Bahnhofs-Gaststätte
 
Bahnhofsstr. 2
Tel.: 02921/13912

Achtung, an Gleis 13 erhält Einfahrt der Regional-Express „Verlorene Hoffnung“ von Irgendwo nach Nirgendwo! Dieser Zug endet hier! Sie haben Anschluss an nichts mehr, was auf der Zugfahrt des Lebens von Bedeutung ist!

Jeden Morgen fährt er hier pünktlich ein, der Regional-Express der verlorenen Seelen, rangiert zielsicher auf’s Abstellgleis, kommt ächzend vor dem Zapfhahn zum stehen und tankt neu auf!

An dieser Stelle aber muss der viel gescholtenen Deutschen Bahn AG erst einmal ein herzliches Dankeschön ausgesprochen werden! Niemand von uns hätte wohl je das Glück gehabt, eine Bahnhofs-Gaststätte zu betreten, wenn nicht der Intercity „Annette von Droste-Hülshoff“ mal wieder zwei Stunden Verspätung hätte, weil irgendein nassforscher Halbstarker zwischen Unna-Königsborn und Werl-Westönnen ein Kaugummi auf die Schienen geklebt hat.

  Kann es denn einen beklemmenderen Ort geben als eine Bahnhofskneipe? Hier sitzt schon morgens um 10 das Strandgut unserer Gesellschaft, viel zu früh ausgemustert, ohne Zuversicht, ohne Chance und versenkt für ein paar Stunden die Erbärmlichkeit des Seins im Pilsglas. Deinen Job hast Du schon lange verloren und so wachst Du jeden Mittag im Fernsehsessel auf, streichelst Deinen Schäferhund und schreist solange nach Deiner Frau, bis Dir wieder einfällt, dass Sie gestern Abend wie ein Walfänger Mariacron in sich hineingeschüttet hat, um sich dann mal wieder heulend ins Bad einzuschließen und über den Wäscheständer zu kotzen. Du trittst ein paar Mal besorgt gegen die Badezimmertür, stößt liebevoll ein paar gemurmelte Flüche aus, nachdem sich dahinter nichts rührt und schwingst Dich auf Deine rostige Puch Maxi in Richtung Bahnhof. Du wirfst die alte Schwingtür auf. Die Anderen sind auch schon da und empfangen Dich mit einem warmherzigen „Kalli, alten Kesselflicker!“.
"Bonjour Tristesse"

Bereitgestellte Angaben
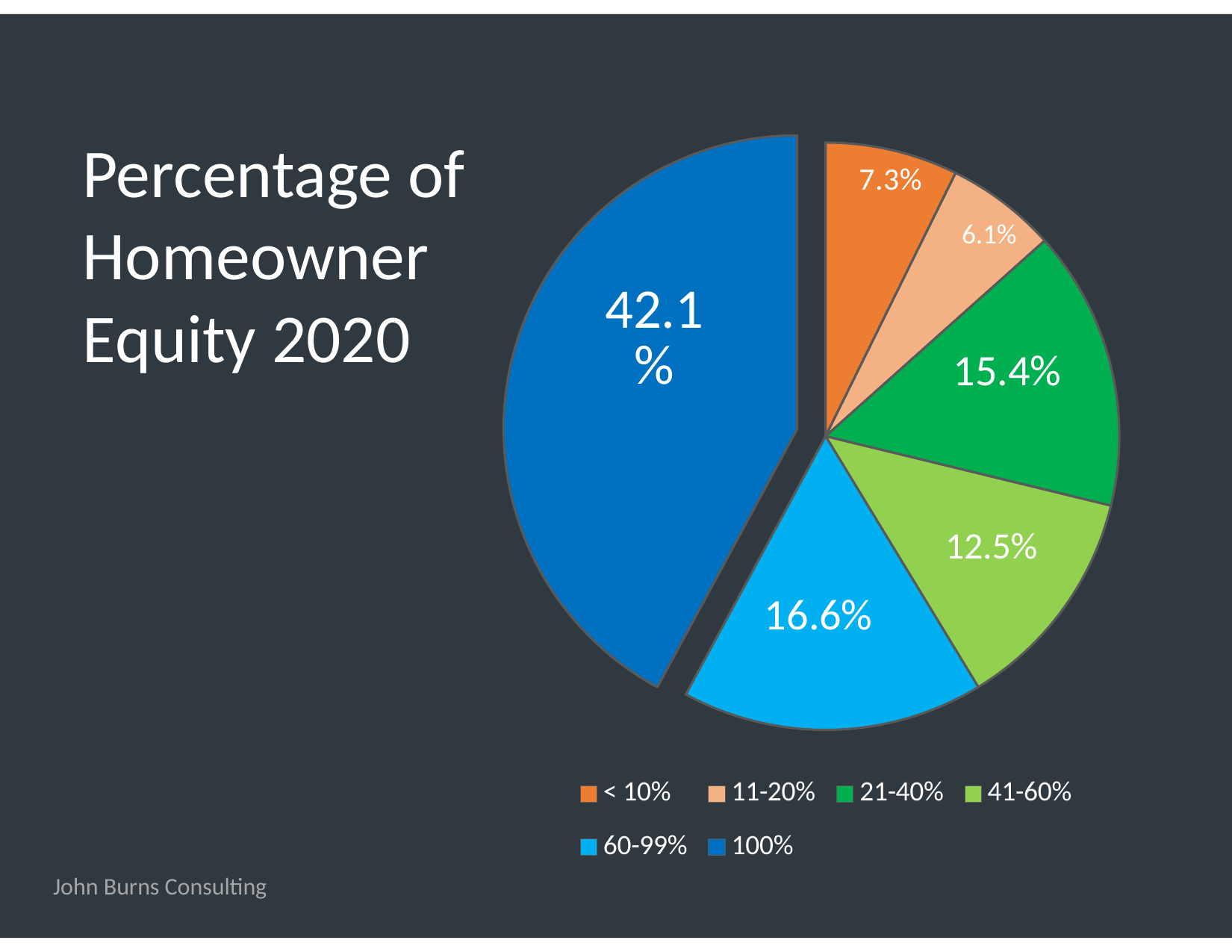
What is the value for the < 10% equity category? 7.3% Which equity category has the largest share of the pie? 100% What is the difference between the 60-99% and 41-60% categories? 4.1% Which equity category has the smallest share of the pie? 11-20% Which is larger, the 21-40% category or the 41-60% category? 21-40% What is the value for the 21-40% equity category? 15.4% How many categories does the pie chart have? 6 What type of chart is shown on the slide? pie chart What is the value for the 60-99% equity category? 16.6% What percentage of homeowners have 100% equity? 42.1% What is the value for the 11-20% equity category? 6.1% What is the title of the chart? Percentage of Homeowner Equity 2020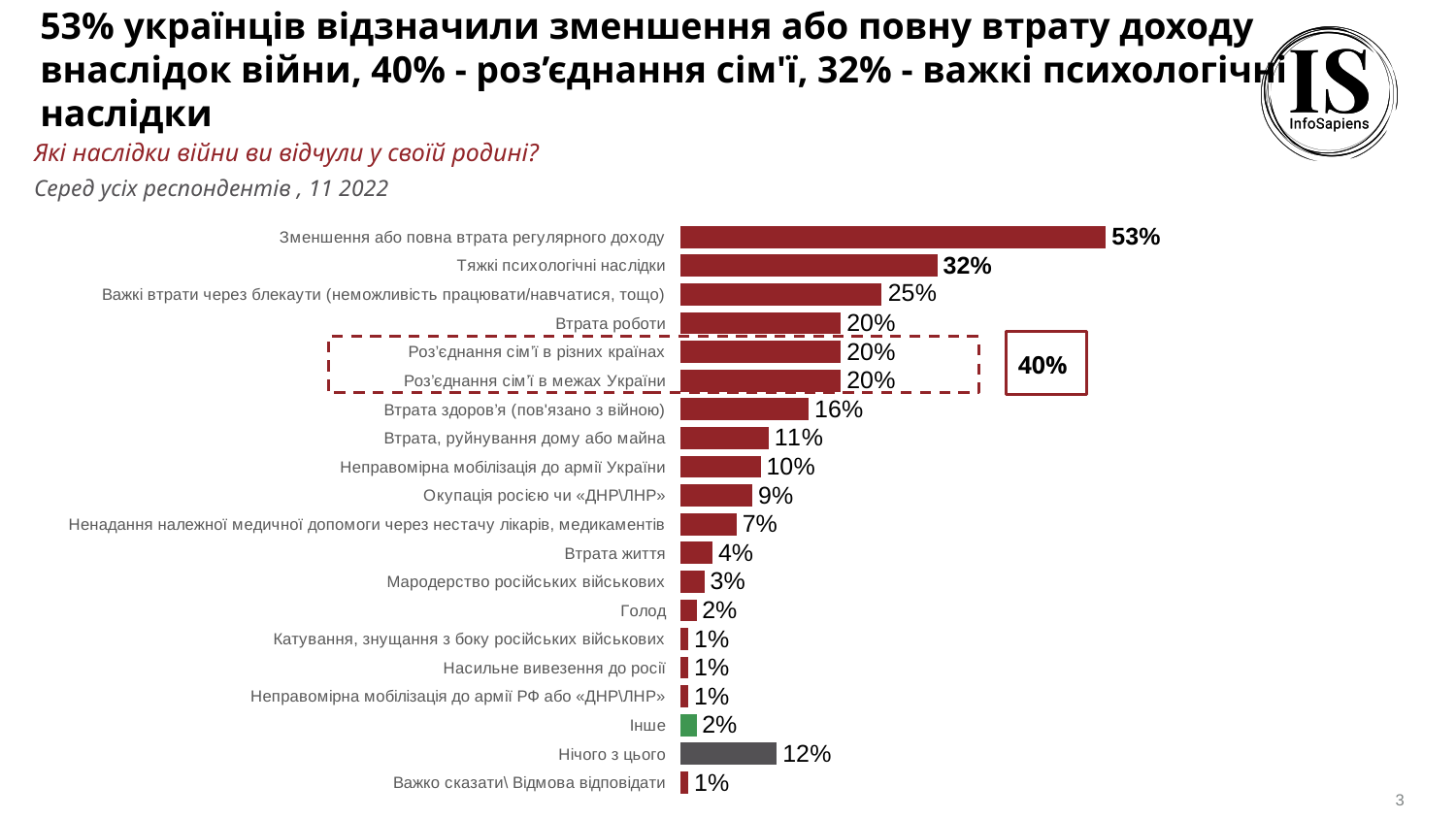
What value is shown in the box next to the dashed outline grouping the two "Роз'єднання сім'ї" bars? 40% What is the difference between "Зменшення або повна втрата регулярного доходу" and "Тяжкі психологічні наслідки"? 21% What is the value for "Тяжкі психологічні наслідки"? 32% What is the value for "Зменшення або повна втрата регулярного доходу"? 53% What is the value for "Голод"? 2% How many categories are plotted in the chart? 20 What is the difference between "Важкі втрати через блекаути" and "Втрата роботи"? 5% What is the value for "Нічого з цього"? 12% Which category has the highest value? Зменшення або повна втрата регулярного доходу Which is larger: "Втрата, руйнування дому або майна" or "Окупація росією чи «ДНР\ЛНР»"? Втрата, руйнування дому або майна What is the value for "Втрата здоров'я (пов'язано з війною)"? 16% What type of chart is shown on the slide? bar chart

Aufgabenstellung
a - Auf welchem Gleis fährt laut dem Text über die Bahnhofs-Gaststätte der Regional-Express „Verlorene Hoffnung“ ein?
b - Führen Sie den Text über die Bahnhofs-Gaststätte im selben Ton weiter.

Antworten in Reihenfolge
a - Auf Gleis 13.

b -
Wer kennt sie nicht, diese traurigen Figuren, die Zuflucht in dieser Enklave der Endzeitstimmung suchen und hier für ein paar Stunden am Tag wackeligen Halt am Tresen finden?

Der alte Mann mit dem zerschundenen Altkleider-Sakko und der schlaff aus seinem Mundwinkel hängenden Reyno-Zichte, die selbst beim gelegentlichen Sprechen mit rauer Stimme nicht ihren angestammten Platz verlässt, sondern beharrlich an seiner Unterlippe klebt. Der dicke, immer schwitzende Polier a. D., der in einer Minute mehr Flüssiges schluckt als ein Toiletten-Spülkasten und seine viel zu lasziv gekleidete 15-jährige Freundin, die kokett an ihrem Ed-von-Schleck lutscht.

Der Wirt war durchaus bemüht, uns freundlich und aufmerksam zu bedienen, aber die Eindrücke, die die verlorenen Gestalten und der Raum, den man eher in einer trostlosen Bahnstation in der Uckermark erwarten würde, hinterließen, legten doch eine gewisse Schwermut auf den restlichen Tag.

Ein Prosit der Gemütlichkeit im düsteren, alkoholgeschwängertem Abteil der letzten Klasse! Der Zug rast führerlos dahin und dein Leben zieht unaufhaltsam am Fenster vorbei.

Zugestiegene die Fahrkarten bitte...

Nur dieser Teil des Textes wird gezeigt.